[Given text]
Today is 09-Oct-2024 12:44:15


In [19]:
# Azure Speech services
azure_speech_key = "tobereplaced"
azure_speech_region = "tobereplaced"

## 1 Settings

https://learn.microsoft.com/en-us/azure/ai-services/speech-service/text-to-speech-avatar/avatar-gestures-with-ssml#supported-pre-built-avatar-characters-styles-and-gestures

https://learn.microsoft.com/en-us/azure/ai-services/speech-service/language-support?tabs=tts

In [20]:
avatar_name = "Harry"
avatar_style = "business"
avatar_voice = "'en-US-RyanMultilingualNeural'"

#avatar_name = "Lisa"
#avatar_style = "graceful-sitting"
#avatar_voice = "'en-US-AvaMultilingualNeural'"

In [21]:
avatar_language = "'en-US'"
avatar_video_file = f"avatar_video_{avatar_name}_{avatar_style}.mp4"

### Text to use

In [22]:
today = date.today()

#avatar_text = f"""
#Je m'appelle {avatar_name}. Nous sommes le {today}. Je suis un avatar Azure. Ceci est une démonstration des avatars Azure.\
# A bientôt.
#"""

avatar_text = f"""
My name is {avatar_name}. Today is {today}. I am an Azure Speech Services avatar. See you soon.
"""

print(f"Text to use:\n{avatar_text}")

Text to use:

My name is Harry. Today is 2024-10-09. I am an Azure Speech Services avatar. See you soon.



## 2 Creating the avatar

In [23]:
job_id = f"jobid_{str(datetime.datetime.today().strftime('%d%b%Y%H%M%S'))}"
url = f"https://{azure_speech_region}.api.cognitive.microsoft.com/avatar/batchsyntheses/{job_id}?api-version=2024-08-01"
headers = {
    "Ocp-Apim-Subscription-Key": azure_speech_key,
    "Content-Type": "application/json"
}

# Define the JSON payload
json = {
    "inputKind": "SSML",
    "inputs": [{
        "content":
        f"<speak version='1.0' xml:lang={avatar_language}><voice name={avatar_voice}>{avatar_text}</voice></speak>"

[Exercise data]
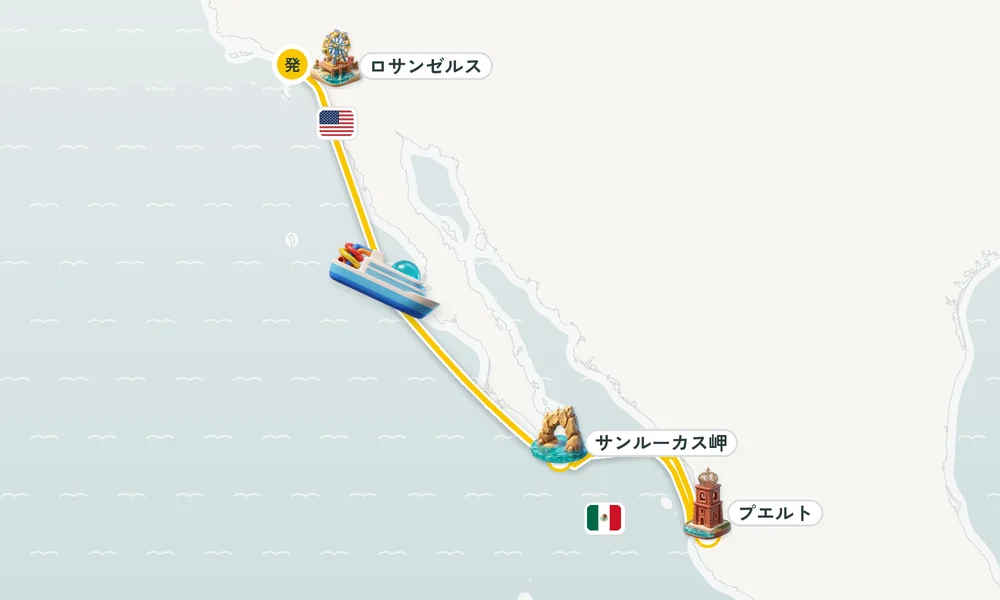 航路マップ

[Problem to work on] List every label of the form "In [number]:" that appears in the notebook excerpt, in order.

[Output of the task]
In [19]:
In [20]:
In [21]:
In [22]:
In [23]: